Let its inverse $\phi^{-1}: \map V {G_2} \to \map V {G_1}$ be defined by:
- $\map {\phi^{-1} } {v_2} = v_1 \iff \map \phi {v_1} = v_2$
By Inverse of Bijection is Bijection, $\phi^{-1}$ is a bijection.
Let $u_2, v_2 \in \map V {G_2}$ such that $\map {\phi^{-1} } {u_2} = u_1$ and $\map {\phi^{-1} } {v_2} = v_1$.
Then:
| \(\ds \map \phi {u_1}\) | \(=\) | \(\ds u_2\) | ||||||||||||
| \(\ds \map \phi {v_1}\) | \(=\) | \(\ds v_2\) |
So $u_2$ and $v_2$ are adjacent if and only if $\map \phi {u_1}$ and $\map \phi {v_1}$ are adjacent.

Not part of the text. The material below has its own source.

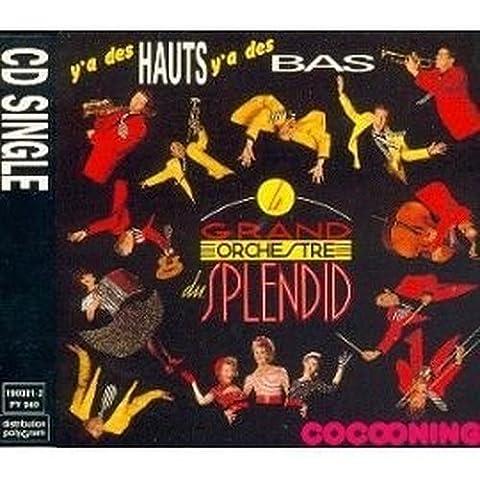 Grand Orchestre du Splendid-Y'a des Hauts, Y'a des Bas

Because $G_1$ is isomorphic to $G_2$, $\map \phi {u_1}$ and $\map \phi {v_1}$ are adjacent if and only if $u_1 = \map {\phi^{-1} } {u_2}$ and $v_1 = \map {\phi^{-1} } {v_2}$ are adjacent.
So $u_2$ and $v_2$ are adjacent if and only if $u_1 = \map {\phi^{-1} } {u_2}$ and $v_1 = \map {\phi^{-1} } {v_2}$ are adjacent.
That is, $G_2$ is isomorphic to $G_1$
Thus graph isomorphism preserves symmetry.
$\Box$
Transitivity
Let $G_1$ be isomorphic to $G_2$ and $G_2$ be isomorphic to $G_3$.
Then there exist isomorphisms:
- $\alpha: \map V {G_1} \to \map V {G_2}$ from $\map V {G_1}$ to $\map V {G_2}$
- $\beta: \map V {G_2} \to \map V {G_3}$ from $\map V {G_2}$ to $\map V {G_3}$.
Consider the composite mapping $\beta \circ \alpha$.
From Composite of Bijections is Bijection, $\beta \circ \alpha$ is a bijection from $\map V {G_1}$ to $\map V {G_3}$.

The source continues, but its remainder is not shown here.